Devant le Centre des finances publiques de Senlis, d'où les agents sont sortis en masse pour manifester, un panneau indique où vont déménager le service des impôts aux particuliers, à Creil, 12 kilomètres, et celui des impôts des entreprises, à Compiègne, 35 kilomètres.

Presque 100 agents se verront ainsi obligés d'aller travailler plus loin, dans des services plus importants, mais plus spécialisés. Soutenus par leur direction, ils se mobilisent.

Cette re-concentration des trésoreries dans les départements, Bercy l'explique notamment par la dématérialisation de la perception de l’impôt. Mais sur le terrain, les usagers sont toujours aussi nombreux à venir leur demander de l'aide. Du fait notamment de "l’illettrisme électronique" d'une partie de la population, et de la complexité du système fiscal français. 

La "proximité", c'est ce que vend Bercy à travers sa nouvelle carte des trésoreries : les plus petites sont destinées à fermer leur portes, mais les contribuables pourront toujours s'adresser à des "Maisons France Service", future dénomination d'un service déjà existant dans les zones rurales et les quartiers prioritaire de la ville, mais pas toujours bien identifié : les Maisons de Service au Public, MSAP dans le jargon. Ces "Maisons France service" devront fournir le même service aux usagers que les anciennes trésoreries, en tout cas un "accueil de premier niveau" sur les questions fiscales. Plusieurs opérateurs (La Poste, la CPAM, Pôle emploi etc.) devront y offrir leurs services également.

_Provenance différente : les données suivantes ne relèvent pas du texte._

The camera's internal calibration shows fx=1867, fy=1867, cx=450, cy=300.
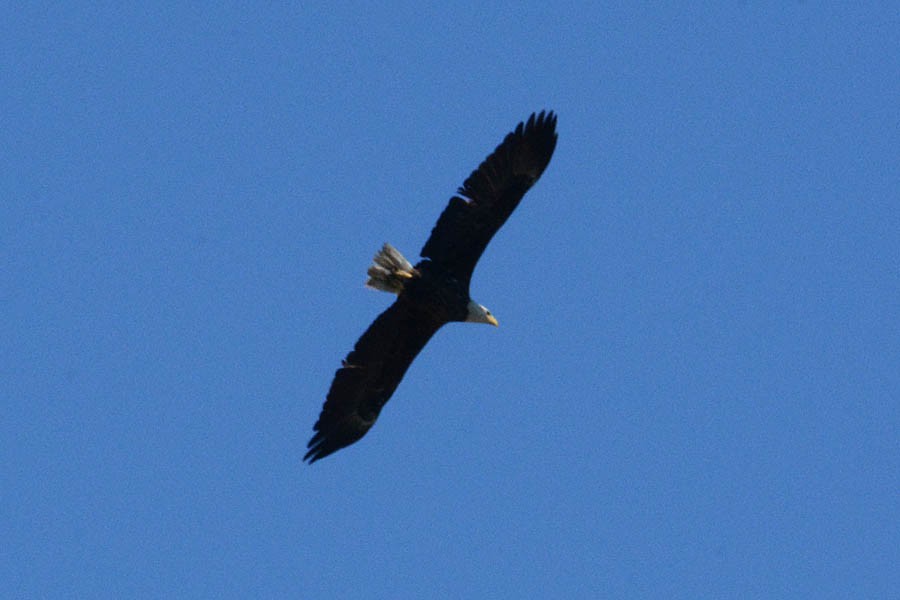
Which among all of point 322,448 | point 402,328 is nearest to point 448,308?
point 402,328

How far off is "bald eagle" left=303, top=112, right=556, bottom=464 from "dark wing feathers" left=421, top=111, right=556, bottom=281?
1 centimetres

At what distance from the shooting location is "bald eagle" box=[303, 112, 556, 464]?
1922cm

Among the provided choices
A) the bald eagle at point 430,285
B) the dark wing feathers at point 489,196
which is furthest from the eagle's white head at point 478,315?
the dark wing feathers at point 489,196

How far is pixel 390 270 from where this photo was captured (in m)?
19.5

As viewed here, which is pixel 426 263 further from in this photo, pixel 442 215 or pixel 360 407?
pixel 360 407

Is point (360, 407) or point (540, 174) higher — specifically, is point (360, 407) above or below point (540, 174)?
below

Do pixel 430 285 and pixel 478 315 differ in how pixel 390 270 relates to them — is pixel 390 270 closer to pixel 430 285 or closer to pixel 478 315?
pixel 430 285

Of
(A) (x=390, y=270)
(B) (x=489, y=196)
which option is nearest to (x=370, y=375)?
(A) (x=390, y=270)

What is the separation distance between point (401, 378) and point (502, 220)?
2.10 meters

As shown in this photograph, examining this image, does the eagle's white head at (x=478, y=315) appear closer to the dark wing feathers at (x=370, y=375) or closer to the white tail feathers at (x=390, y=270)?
the dark wing feathers at (x=370, y=375)

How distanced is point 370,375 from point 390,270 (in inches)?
47.9

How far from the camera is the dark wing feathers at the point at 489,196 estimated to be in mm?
19188

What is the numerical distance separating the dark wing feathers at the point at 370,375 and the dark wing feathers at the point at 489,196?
0.84m

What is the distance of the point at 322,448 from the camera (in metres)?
19.8
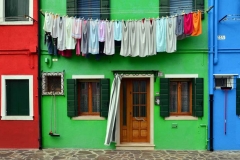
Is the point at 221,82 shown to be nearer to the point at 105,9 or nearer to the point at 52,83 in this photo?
the point at 105,9

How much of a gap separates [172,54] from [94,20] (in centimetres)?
283

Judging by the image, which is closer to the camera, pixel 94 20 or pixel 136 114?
pixel 94 20

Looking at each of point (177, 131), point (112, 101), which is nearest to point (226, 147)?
point (177, 131)

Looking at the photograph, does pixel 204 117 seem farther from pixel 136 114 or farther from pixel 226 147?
pixel 136 114

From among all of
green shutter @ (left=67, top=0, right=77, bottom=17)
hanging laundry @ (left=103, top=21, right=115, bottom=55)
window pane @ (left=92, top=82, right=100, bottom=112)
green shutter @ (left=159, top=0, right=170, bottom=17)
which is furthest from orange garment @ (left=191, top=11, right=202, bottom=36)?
green shutter @ (left=67, top=0, right=77, bottom=17)

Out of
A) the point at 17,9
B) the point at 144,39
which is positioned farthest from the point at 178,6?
the point at 17,9

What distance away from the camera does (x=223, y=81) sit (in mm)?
7980

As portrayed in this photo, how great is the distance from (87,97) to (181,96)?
3.31 meters

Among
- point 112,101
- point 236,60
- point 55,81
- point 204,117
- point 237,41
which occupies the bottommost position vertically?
point 204,117

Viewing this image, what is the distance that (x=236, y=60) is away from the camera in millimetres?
7777

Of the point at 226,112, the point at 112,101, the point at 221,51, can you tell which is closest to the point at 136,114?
the point at 112,101

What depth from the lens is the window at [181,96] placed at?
25.5ft

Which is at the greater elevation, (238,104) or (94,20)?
(94,20)

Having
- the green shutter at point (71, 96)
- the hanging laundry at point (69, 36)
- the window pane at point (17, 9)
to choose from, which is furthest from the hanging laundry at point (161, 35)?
the window pane at point (17, 9)
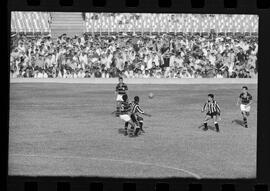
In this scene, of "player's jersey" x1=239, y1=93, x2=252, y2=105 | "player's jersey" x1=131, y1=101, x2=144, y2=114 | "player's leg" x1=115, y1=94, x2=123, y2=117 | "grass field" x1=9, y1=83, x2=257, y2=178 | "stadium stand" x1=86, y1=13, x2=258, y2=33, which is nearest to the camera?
"grass field" x1=9, y1=83, x2=257, y2=178

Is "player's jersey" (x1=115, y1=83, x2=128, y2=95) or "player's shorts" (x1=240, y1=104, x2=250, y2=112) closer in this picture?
"player's shorts" (x1=240, y1=104, x2=250, y2=112)

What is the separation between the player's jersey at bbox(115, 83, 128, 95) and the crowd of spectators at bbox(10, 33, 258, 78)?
212mm

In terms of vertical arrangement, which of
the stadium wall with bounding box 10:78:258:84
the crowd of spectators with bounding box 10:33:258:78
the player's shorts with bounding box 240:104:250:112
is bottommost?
the player's shorts with bounding box 240:104:250:112

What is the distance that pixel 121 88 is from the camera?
14898 millimetres

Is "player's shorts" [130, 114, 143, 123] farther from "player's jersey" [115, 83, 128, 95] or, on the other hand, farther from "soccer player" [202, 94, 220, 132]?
"soccer player" [202, 94, 220, 132]

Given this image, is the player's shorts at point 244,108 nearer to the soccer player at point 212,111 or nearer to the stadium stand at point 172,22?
the soccer player at point 212,111

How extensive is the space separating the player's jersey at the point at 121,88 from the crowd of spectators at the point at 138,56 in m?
0.21

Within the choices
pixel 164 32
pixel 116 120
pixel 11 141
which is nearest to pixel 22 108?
pixel 11 141

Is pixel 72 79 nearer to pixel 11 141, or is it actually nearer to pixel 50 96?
pixel 50 96

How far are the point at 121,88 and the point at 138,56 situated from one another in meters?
0.65

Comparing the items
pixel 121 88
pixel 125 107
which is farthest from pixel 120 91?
pixel 125 107

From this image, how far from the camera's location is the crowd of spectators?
48.4 feet

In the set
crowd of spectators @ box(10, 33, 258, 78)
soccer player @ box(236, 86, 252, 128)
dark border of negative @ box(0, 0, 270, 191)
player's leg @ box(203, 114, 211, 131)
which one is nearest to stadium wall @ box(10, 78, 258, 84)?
crowd of spectators @ box(10, 33, 258, 78)

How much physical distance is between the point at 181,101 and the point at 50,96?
251 centimetres
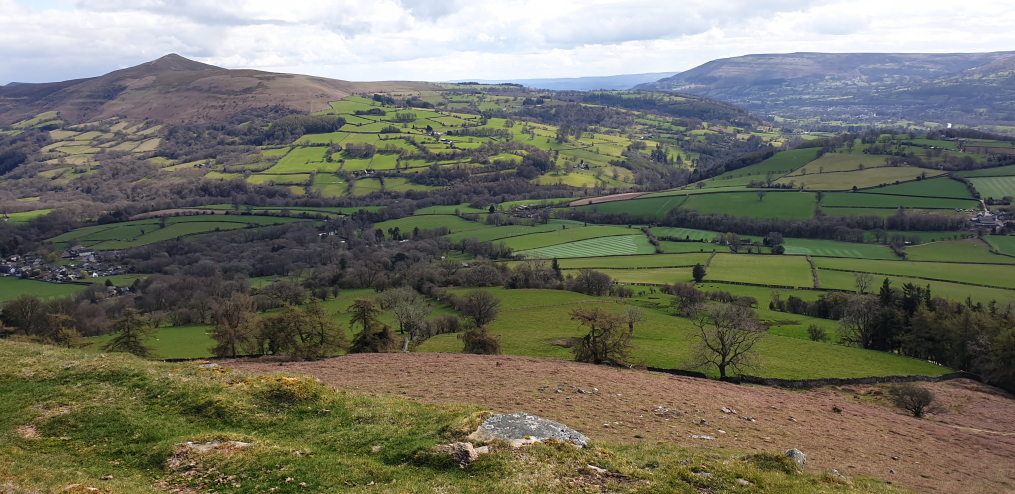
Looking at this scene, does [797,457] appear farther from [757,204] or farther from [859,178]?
[859,178]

Mais dans les régions rurales, où l'habitat est dispersé, vieillissant, et peu mobile, ces maisons vont-elles rendre le service attendu ? Leurs employés seront-ils en mesure de répondre à des problématiques fiscales un peu complexes ? 

Des permanences sont prévues, mais par qui seront-elles assurées, et pendant combien de temps ? Sur ces points précis, la réponse Bercy est encore floue. D'ici 2022, chaque canton devra posséder une de ces maisons. En attendant, près de 1 000 trésoreries devraient fermer leurs portes, celles qui restent concentreront leurs services.

Les élus locaux commencent aussi à exprimer leurs inquiétudes : ils craignent un "transfert de charges déguisé". En effet, l'Etat a prévu d'allouer 30 000 euros à ces futurs "point de contacts", qui devront faire travailler au moins deux agents d'accueil. C'est trop peu selon eux, et ce sont les collectivités qui devront, encore une fois, mettre la main au pot. 

Les syndicats des Finances Publiques estiment quant à eux que la refonte de la carte des trésoreries par Bercy cache un coup de rabot sans précédent : 5 800 postes en mois. Un "plan social déguisé" de leur point de vue. Pour un service rendu aux usagers de moindre qualité.